#### Written exercise:
Please convert the lines of the records below into a JSON list of strings, one string per line with blank lines left out, starting at the line that contains "How far does" and ending after the line that contains "3. point (175, 68)". Include only those lines.

━━ Supplied material ━━

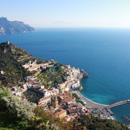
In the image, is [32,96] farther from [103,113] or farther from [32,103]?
[32,103]

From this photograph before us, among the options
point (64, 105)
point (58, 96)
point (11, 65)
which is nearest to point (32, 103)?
point (64, 105)

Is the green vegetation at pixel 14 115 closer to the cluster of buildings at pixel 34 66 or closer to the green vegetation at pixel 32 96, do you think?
the green vegetation at pixel 32 96

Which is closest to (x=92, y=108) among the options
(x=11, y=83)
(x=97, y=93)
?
(x=97, y=93)


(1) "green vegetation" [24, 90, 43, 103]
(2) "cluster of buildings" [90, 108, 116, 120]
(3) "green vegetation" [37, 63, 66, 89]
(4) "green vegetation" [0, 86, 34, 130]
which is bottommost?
(2) "cluster of buildings" [90, 108, 116, 120]

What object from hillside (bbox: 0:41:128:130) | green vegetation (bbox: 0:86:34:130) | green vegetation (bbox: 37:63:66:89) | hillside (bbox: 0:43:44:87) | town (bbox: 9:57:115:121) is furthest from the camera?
green vegetation (bbox: 37:63:66:89)

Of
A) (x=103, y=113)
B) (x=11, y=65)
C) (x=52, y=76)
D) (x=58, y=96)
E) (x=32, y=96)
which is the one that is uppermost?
(x=11, y=65)

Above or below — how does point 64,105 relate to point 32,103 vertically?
below

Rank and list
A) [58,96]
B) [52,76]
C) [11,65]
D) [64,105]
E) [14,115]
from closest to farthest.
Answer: [14,115] → [64,105] → [58,96] → [11,65] → [52,76]

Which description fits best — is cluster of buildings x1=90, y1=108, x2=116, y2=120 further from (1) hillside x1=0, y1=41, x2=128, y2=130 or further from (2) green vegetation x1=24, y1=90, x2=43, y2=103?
(2) green vegetation x1=24, y1=90, x2=43, y2=103

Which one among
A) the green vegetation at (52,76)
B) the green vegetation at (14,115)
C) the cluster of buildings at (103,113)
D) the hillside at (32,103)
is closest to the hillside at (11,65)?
the hillside at (32,103)

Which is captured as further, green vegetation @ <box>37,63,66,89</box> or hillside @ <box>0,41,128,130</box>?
green vegetation @ <box>37,63,66,89</box>

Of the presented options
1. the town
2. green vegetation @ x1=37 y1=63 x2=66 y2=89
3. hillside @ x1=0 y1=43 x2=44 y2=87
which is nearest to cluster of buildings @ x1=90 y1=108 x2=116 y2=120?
the town

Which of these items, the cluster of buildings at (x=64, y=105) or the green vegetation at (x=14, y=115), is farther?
the cluster of buildings at (x=64, y=105)
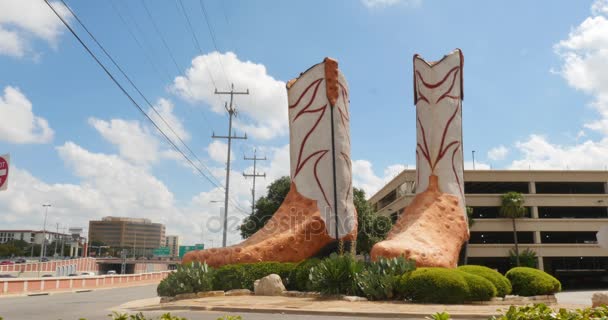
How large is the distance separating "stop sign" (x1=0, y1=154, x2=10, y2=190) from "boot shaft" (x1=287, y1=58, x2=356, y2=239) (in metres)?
9.73

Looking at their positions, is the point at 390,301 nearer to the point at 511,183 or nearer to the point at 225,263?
the point at 225,263

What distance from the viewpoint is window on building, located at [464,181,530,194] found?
4228cm

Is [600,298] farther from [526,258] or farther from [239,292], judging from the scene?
[526,258]

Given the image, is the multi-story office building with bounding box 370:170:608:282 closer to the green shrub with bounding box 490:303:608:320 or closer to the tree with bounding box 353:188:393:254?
the tree with bounding box 353:188:393:254

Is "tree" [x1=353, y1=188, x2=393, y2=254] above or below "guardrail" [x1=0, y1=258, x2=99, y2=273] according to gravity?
above

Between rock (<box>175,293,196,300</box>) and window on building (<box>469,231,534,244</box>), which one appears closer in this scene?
rock (<box>175,293,196,300</box>)

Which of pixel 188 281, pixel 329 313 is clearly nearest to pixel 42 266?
pixel 188 281

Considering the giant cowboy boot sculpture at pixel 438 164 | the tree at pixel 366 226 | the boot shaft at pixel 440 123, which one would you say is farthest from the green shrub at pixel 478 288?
the tree at pixel 366 226

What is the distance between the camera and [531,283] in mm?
14305

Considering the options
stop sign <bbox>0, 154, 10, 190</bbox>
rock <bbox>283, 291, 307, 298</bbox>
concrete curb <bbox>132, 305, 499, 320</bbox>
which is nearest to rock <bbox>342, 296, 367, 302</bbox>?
rock <bbox>283, 291, 307, 298</bbox>

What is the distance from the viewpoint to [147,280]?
43875 millimetres

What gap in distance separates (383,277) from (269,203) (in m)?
22.5

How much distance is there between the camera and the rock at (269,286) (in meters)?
14.3

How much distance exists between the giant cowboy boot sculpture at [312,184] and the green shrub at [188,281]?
44.9 inches
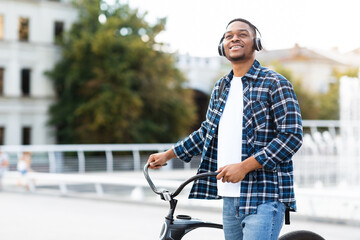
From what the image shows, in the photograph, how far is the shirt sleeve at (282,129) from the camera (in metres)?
2.96

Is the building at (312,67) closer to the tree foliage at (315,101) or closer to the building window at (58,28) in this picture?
the tree foliage at (315,101)

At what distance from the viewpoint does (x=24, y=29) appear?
123ft

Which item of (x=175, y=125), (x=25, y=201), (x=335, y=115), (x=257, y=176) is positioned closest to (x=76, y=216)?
(x=25, y=201)

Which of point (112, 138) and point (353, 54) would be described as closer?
point (112, 138)

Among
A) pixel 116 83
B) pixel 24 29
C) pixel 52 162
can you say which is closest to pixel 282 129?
pixel 52 162

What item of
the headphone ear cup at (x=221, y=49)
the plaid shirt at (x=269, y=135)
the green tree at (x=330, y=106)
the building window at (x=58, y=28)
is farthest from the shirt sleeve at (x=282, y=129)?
the green tree at (x=330, y=106)

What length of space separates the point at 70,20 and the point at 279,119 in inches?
1436

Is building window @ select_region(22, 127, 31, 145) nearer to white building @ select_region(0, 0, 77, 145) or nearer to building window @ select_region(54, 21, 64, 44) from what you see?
white building @ select_region(0, 0, 77, 145)

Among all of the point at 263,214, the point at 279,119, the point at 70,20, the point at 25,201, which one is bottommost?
the point at 25,201

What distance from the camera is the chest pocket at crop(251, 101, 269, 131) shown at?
121 inches

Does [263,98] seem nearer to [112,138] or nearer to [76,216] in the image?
[76,216]

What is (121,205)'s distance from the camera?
1296 cm

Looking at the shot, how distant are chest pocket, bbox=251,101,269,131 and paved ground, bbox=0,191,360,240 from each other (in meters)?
5.57

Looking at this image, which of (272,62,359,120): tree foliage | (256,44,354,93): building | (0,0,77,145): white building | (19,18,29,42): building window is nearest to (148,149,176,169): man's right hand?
(0,0,77,145): white building
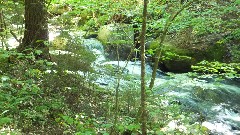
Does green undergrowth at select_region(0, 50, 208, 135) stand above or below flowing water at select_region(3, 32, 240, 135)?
above

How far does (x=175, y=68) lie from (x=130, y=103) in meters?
6.36

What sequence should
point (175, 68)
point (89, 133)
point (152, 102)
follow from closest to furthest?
1. point (89, 133)
2. point (152, 102)
3. point (175, 68)

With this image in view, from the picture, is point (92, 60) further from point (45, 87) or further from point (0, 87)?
point (0, 87)

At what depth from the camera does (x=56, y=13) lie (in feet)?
38.2

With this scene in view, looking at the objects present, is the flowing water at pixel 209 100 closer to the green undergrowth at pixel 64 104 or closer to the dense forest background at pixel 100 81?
the dense forest background at pixel 100 81

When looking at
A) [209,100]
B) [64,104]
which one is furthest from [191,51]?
[64,104]

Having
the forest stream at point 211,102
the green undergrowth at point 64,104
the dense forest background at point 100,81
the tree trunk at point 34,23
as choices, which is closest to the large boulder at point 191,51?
the forest stream at point 211,102

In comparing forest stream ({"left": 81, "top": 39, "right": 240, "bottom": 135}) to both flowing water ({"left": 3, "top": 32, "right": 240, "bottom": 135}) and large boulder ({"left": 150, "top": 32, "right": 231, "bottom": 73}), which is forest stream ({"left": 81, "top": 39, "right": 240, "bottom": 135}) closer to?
flowing water ({"left": 3, "top": 32, "right": 240, "bottom": 135})

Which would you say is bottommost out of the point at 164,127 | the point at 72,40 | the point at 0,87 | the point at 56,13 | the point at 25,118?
the point at 164,127

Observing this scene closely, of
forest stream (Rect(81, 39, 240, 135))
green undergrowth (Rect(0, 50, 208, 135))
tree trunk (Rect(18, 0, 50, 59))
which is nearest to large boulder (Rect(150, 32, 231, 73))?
forest stream (Rect(81, 39, 240, 135))

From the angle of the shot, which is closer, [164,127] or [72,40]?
[164,127]

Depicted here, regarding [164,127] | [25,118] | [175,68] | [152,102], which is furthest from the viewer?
[175,68]

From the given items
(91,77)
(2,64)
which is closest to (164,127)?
(91,77)

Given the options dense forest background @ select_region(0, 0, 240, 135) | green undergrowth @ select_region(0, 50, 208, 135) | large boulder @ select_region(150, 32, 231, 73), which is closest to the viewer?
green undergrowth @ select_region(0, 50, 208, 135)
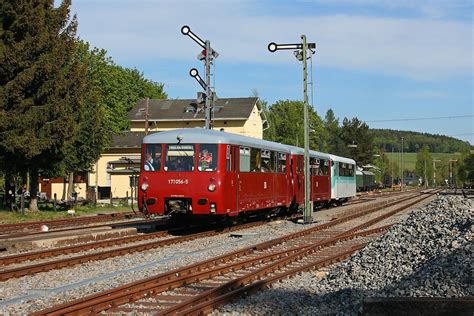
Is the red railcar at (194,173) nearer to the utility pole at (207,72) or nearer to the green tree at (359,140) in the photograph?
the utility pole at (207,72)

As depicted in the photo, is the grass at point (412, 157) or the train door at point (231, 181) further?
the grass at point (412, 157)

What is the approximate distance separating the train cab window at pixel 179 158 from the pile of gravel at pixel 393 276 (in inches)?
269

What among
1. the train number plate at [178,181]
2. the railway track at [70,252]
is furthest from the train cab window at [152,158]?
the railway track at [70,252]

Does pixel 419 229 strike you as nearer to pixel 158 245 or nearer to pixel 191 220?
pixel 158 245

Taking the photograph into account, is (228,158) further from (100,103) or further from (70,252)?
(100,103)

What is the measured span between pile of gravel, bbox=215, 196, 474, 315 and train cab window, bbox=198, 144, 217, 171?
6172mm

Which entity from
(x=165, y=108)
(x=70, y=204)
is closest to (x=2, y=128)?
(x=70, y=204)

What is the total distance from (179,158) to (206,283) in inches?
323

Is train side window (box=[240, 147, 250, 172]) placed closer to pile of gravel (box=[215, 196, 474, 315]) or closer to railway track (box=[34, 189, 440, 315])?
railway track (box=[34, 189, 440, 315])

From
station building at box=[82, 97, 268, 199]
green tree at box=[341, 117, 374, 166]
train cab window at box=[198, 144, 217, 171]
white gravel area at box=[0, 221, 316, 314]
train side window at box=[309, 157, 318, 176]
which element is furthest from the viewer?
green tree at box=[341, 117, 374, 166]

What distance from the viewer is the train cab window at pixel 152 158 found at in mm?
18453

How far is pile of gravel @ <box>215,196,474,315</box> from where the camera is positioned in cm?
820

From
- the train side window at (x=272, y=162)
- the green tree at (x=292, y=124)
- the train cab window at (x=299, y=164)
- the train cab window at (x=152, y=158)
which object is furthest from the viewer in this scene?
the green tree at (x=292, y=124)

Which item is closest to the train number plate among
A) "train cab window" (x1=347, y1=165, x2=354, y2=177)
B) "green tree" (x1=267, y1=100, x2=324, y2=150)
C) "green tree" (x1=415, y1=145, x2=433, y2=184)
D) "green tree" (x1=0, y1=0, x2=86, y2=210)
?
"green tree" (x1=0, y1=0, x2=86, y2=210)
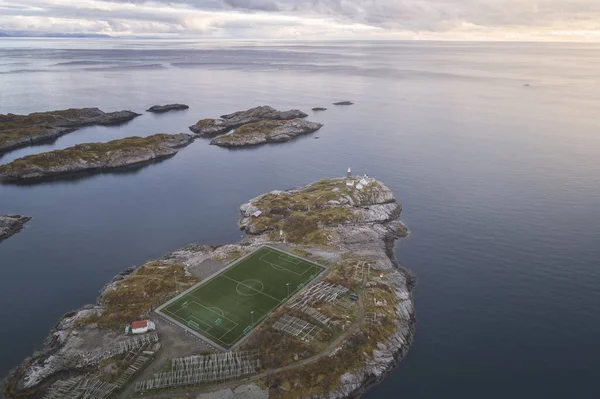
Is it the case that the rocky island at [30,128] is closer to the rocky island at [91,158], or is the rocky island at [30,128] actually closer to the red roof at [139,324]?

━━━

#### Complete output:
[
  "How far does (x=175, y=68) lie from (x=130, y=103) in meters?",
  "6.36",
  "What sequence should",
  "point (175, 68)",
  "point (89, 133)",
  "point (152, 102)",
  "follow from closest to furthest?",
  "1. point (89, 133)",
  "2. point (152, 102)",
  "3. point (175, 68)"
]